EXTRAIT:
La demanderesse invoque, à l’appui de son pourvoi, les trois moyens de cassation annexés au présent arrêt.
Le dossier a été communiqué au procureur général.
Sur le rapport de Mme Fontaine, conseiller, les observations de la SCP Gatineau et Fattaccini, avocat de la société ITC-SRL ayant pour enseigne […] , de la SCP Fabiani, Luc-Thaler et Pinatel, avocat de M. I…, de la société Victoire Saint-Honoré, de M. S…, ès qualités, et de M. F…, ès qualités, après débats en l’audience publique du 10 décembre 2019 où étaient présents M. Rémery, conseiller doyen faisant fonction de président, Mme Fontaine, conseiller rapporteur, Mme Vaissette, conseiller, Mme Guinamant, avocat général référendaire, et Mme Piquot, greffier de chambre,
la chambre commerciale, financière et économique de la Cour de cassation, composée des président et conseillers précités, après en avoir délibéré conformément à la loi, a rendu le présent arrêt.

JEU DE DONNÉES:
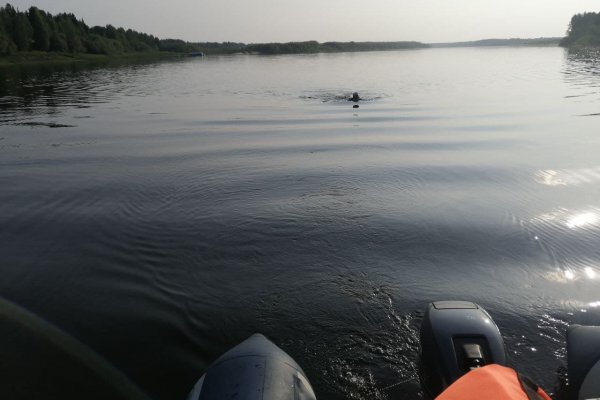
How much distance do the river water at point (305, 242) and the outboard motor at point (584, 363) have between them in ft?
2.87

...

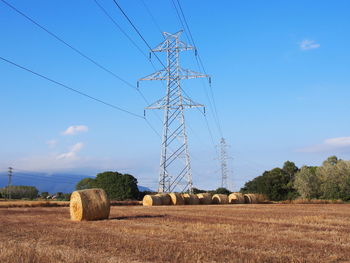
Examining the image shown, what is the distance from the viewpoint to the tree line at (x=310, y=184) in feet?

À FAIRE: Mettez à jour le passage de l'arrêt qui va de "La demanderesse invoque, à" jusqu'à "au procureur général.", en y remplaçant "procureur général" par "ministère public".

LE RÉSULTAT:
La demanderesse invoque, à l’appui de son pourvoi, les trois moyens de cassation annexés au présent arrêt.
Le dossier a été communiqué au ministère public.